---------- DATA TO PROCESS

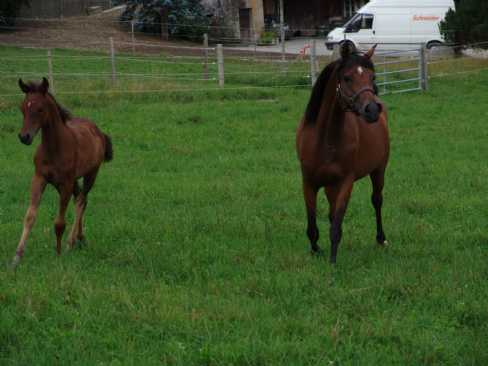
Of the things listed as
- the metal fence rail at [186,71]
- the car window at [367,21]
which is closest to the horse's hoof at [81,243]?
the metal fence rail at [186,71]

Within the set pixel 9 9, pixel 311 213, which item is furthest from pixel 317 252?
pixel 9 9

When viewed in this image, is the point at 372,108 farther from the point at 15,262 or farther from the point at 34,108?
the point at 15,262

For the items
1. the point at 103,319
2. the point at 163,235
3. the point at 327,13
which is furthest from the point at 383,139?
the point at 327,13

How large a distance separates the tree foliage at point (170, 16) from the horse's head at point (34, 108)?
115ft

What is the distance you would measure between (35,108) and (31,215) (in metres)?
1.03

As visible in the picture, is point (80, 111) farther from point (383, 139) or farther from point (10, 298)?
point (10, 298)

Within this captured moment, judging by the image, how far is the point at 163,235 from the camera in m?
8.77

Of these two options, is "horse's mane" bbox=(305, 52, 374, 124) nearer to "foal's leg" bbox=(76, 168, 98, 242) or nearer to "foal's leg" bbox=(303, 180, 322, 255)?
"foal's leg" bbox=(303, 180, 322, 255)

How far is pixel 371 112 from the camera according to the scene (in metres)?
6.74

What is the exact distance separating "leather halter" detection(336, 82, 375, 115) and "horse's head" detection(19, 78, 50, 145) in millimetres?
2779

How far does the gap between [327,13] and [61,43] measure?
81.9ft

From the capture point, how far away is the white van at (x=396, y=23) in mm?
39312

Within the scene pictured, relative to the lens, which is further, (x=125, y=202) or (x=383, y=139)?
(x=125, y=202)

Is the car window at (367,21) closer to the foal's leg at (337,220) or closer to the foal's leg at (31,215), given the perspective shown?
the foal's leg at (337,220)
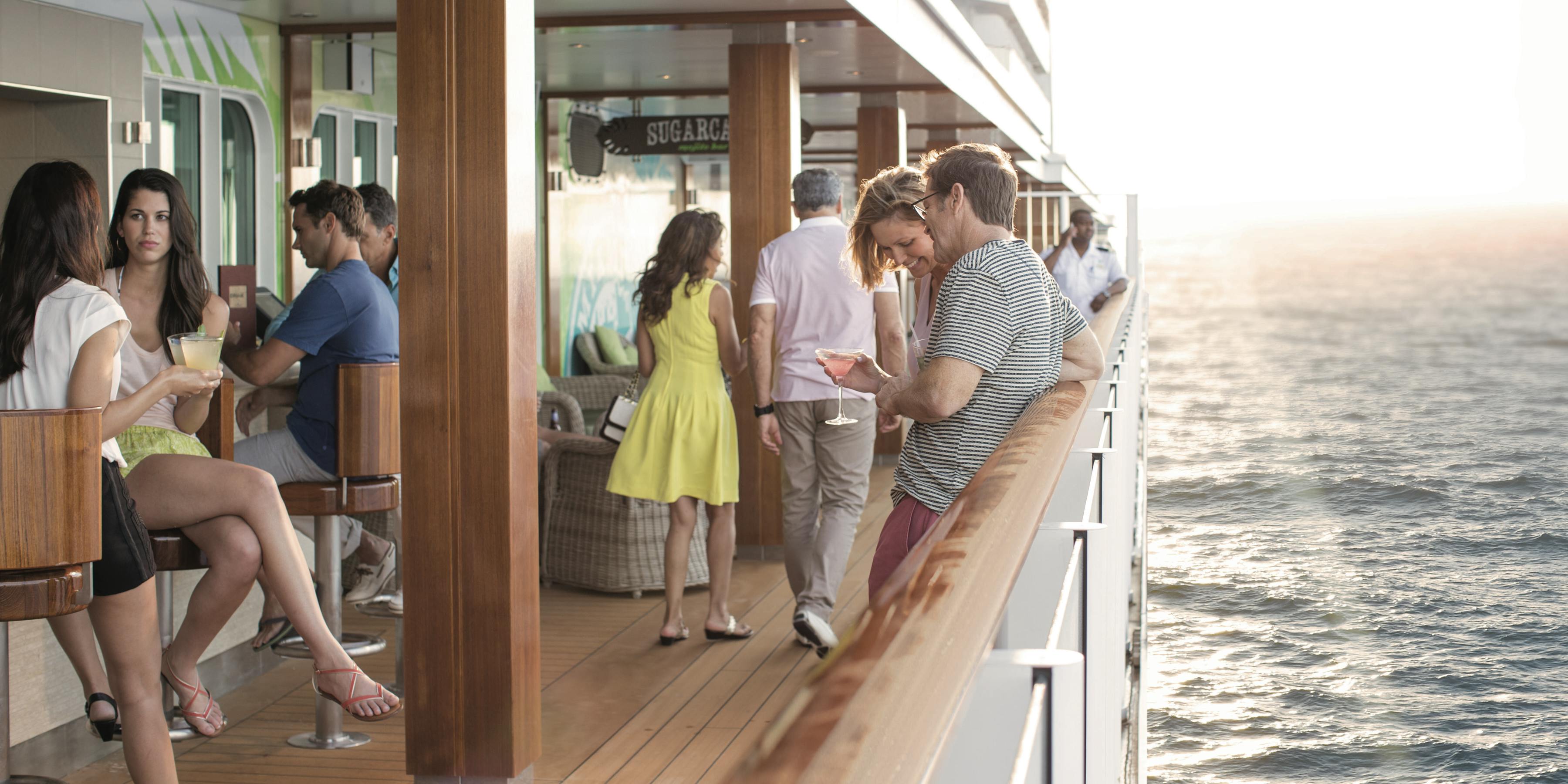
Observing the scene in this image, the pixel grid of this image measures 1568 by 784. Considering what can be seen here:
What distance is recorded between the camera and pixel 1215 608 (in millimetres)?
16953

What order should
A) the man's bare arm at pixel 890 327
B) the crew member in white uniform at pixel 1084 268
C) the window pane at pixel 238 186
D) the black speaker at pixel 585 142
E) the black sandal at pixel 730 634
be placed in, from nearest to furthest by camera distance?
the man's bare arm at pixel 890 327, the black sandal at pixel 730 634, the window pane at pixel 238 186, the black speaker at pixel 585 142, the crew member in white uniform at pixel 1084 268

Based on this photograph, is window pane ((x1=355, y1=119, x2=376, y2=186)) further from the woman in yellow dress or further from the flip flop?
the flip flop

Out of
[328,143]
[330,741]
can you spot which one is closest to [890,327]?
[330,741]

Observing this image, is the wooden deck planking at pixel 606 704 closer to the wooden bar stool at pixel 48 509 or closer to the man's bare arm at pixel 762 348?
the man's bare arm at pixel 762 348

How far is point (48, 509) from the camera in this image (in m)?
2.96

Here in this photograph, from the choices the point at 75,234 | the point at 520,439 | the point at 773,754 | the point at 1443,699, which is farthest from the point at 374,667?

--------------------

* [OBJECTIVE] Switch every "camera" in the material above to "viewer" and write out all of the material again with nothing else changed. Leave the pictures out.

* [REPLY]
Of the things listed as
- the metal fence rail at [186,71]
- the car window at [367,21]
which is closest to the horse's hoof at [81,243]?
the metal fence rail at [186,71]

Within the set pixel 9 9, pixel 311 213, which item is furthest from pixel 317 252?
pixel 9 9

When viewed in this image, is the point at 372,108 farther from the point at 15,262 or farther from the point at 34,108?
the point at 15,262

For the items
1. the point at 103,319
2. the point at 163,235
3. the point at 327,13
which is furthest from the point at 383,139?
the point at 327,13

How large a distance separates the tree foliage at point (170, 16) from the horse's head at point (34, 108)?
115ft

What is the distance you would measure between (35,108) and (31,215) (in metres)?
1.03

As visible in the picture, is point (80, 111) farther from point (383, 139) or farther from point (10, 298)?
point (10, 298)

Within this captured moment, judging by the image, how far is the point at 163,235 from the viewer in m?
8.77

Of these two options, is "horse's mane" bbox=(305, 52, 374, 124) nearer to "foal's leg" bbox=(76, 168, 98, 242) or nearer to "foal's leg" bbox=(303, 180, 322, 255)?
"foal's leg" bbox=(303, 180, 322, 255)

How far is pixel 371 112 from the viewer according to the scene (in metres)?
6.74

What is the exact distance separating "leather halter" detection(336, 82, 375, 115) and "horse's head" detection(19, 78, 50, 145) in millimetres?
2779

How far does the gap between [327,13] and [61,43] measure?
81.9ft

From the capture point, how far away is the white van at (x=396, y=23) in mm?
39312

Within the scene pictured, relative to the lens, which is further, (x=125, y=202) or (x=383, y=139)?
(x=125, y=202)

Is the car window at (367,21) closer to the foal's leg at (337,220) or closer to the foal's leg at (31,215), given the perspective shown?
the foal's leg at (337,220)
Observing the scene in this image, the pixel grid of this image measures 1568 by 784. Considering what can be seen here:
What distance is recorded between the viewer and pixel 1215 608 (in millimetres)?
16953

What order should
A) the man's bare arm at pixel 890 327
B) the crew member in white uniform at pixel 1084 268
C) the window pane at pixel 238 186
D) the black speaker at pixel 585 142
E) the black sandal at pixel 730 634
be placed in, from nearest to furthest by viewer distance?
the man's bare arm at pixel 890 327, the black sandal at pixel 730 634, the window pane at pixel 238 186, the black speaker at pixel 585 142, the crew member in white uniform at pixel 1084 268

Based on this photograph, is window pane ((x1=355, y1=119, x2=376, y2=186)) further from the woman in yellow dress or further from the flip flop?
the flip flop

Out of
[328,143]
[330,741]
can you spot which one is closest to [890,327]?
[330,741]

Observing this image, is the wooden deck planking at pixel 606 704 closer to the wooden bar stool at pixel 48 509 or closer to the man's bare arm at pixel 762 348?
the man's bare arm at pixel 762 348

How far is point (48, 509) from the viewer in this image (in m)?
2.96

Here in this photograph, from the choices the point at 75,234 | the point at 520,439 | the point at 773,754 | the point at 1443,699, which is farthest from the point at 374,667?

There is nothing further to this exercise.